*Directive 1*
Report how many lines of the records contain the string "topped". Case counts, and the reply should be the number alone.

*Text to read*
==*==

No, not at the highest level. Remember that the highest level of
controlled perception that I have proposed is called "system concepts",
a very abstract kind of perception (The United States Government, or
Physics, or Operant Conditioning). Intrinsic variables are at the lowest
level of abstraction: they are direct indications of physiological
functioning. They are even below the level of sensations. Body
temperature (in the hypothalamus) is an intrinsic variable. Circulating
glucose concentration is an intrinsic variable. Blood CO2 concentration
is an intrinsic variable. These variables may or may not have sensory
correlates; most, I presume, do not have any _direct_ sensory
representation.
The intrinsic variables and their reference levels were meant to explain
why it is that animals will learn just about anything in order to
maintain critical aspects of their bodily functions in the right states.

==*==

*Data for this task*

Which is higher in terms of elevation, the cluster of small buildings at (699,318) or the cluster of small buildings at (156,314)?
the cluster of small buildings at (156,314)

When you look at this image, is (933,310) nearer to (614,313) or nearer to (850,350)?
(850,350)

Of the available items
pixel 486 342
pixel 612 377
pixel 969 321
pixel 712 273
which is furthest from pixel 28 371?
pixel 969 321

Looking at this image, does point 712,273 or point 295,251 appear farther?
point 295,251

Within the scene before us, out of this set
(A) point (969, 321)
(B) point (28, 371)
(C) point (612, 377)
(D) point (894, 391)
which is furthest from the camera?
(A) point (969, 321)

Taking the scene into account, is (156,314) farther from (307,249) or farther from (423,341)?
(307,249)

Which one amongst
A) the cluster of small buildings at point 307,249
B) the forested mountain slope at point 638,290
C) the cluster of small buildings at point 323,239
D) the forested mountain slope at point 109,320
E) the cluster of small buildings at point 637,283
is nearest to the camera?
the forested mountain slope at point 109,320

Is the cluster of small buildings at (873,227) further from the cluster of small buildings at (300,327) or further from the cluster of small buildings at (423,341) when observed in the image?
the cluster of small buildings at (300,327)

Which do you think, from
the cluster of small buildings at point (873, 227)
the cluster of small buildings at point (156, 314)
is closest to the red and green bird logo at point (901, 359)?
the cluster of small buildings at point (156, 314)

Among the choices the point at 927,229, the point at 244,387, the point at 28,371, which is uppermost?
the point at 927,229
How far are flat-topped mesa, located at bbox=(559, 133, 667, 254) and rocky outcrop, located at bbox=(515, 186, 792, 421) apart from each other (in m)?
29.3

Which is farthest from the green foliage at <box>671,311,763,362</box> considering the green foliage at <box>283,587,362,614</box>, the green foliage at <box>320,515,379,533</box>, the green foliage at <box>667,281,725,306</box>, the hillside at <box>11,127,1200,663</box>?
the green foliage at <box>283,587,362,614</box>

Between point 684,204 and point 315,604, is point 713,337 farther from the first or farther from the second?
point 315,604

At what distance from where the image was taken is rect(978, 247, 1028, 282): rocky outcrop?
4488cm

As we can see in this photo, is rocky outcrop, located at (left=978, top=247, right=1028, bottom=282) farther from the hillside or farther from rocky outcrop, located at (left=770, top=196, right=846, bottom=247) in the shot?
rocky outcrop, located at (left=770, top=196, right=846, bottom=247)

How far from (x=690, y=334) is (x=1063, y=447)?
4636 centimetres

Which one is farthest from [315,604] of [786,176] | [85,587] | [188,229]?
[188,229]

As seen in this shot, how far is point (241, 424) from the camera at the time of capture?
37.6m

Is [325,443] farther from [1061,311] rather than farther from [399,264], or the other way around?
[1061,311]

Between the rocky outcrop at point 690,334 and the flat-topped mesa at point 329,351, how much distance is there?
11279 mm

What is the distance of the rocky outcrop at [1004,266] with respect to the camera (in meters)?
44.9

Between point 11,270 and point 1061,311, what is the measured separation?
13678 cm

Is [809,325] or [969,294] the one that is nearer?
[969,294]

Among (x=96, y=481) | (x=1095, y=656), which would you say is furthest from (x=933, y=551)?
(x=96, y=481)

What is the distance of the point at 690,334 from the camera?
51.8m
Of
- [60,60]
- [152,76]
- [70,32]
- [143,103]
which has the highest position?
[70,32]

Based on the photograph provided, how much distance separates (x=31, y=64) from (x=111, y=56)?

==*==

*Directive 2*
Write the next part of the passage on intrinsic variables, starting right after its last sentence.

*Response 1*
2

*Response 2*
It's all very well to speak of incentives and rewards and
reinforcements, but what is it that gives these things any special
value? I decided that they must affect the organism in very basic ways,
and that when the basic critical variables were not in the right states,
there was a powerful motivation to get them back where they belong. And
of course, along with this motivation there had to be a means of
implementing it, which I eventually called the process of
reorganization.
The intrinsic variables associated with reorganization, I have always
assumed, exist at levels of functioning that are never represented
directly in experience, nor are they directly involved in the hierarchy
of control systems. The reorganizing process _creates_ the hierarchy of
control, with the eventual result of putting itself out of work. Once
the learned systems have become organized to keep the animal fed, warm,
watered, and periodically stuffed or drained, there are no longer any
large deviations of intrinsic variables from their inherited reference
levels, and the occasions for reorganization become fewer and fewer. The
random trial and error of reorganization is replaced by systematic
control processes at many levels.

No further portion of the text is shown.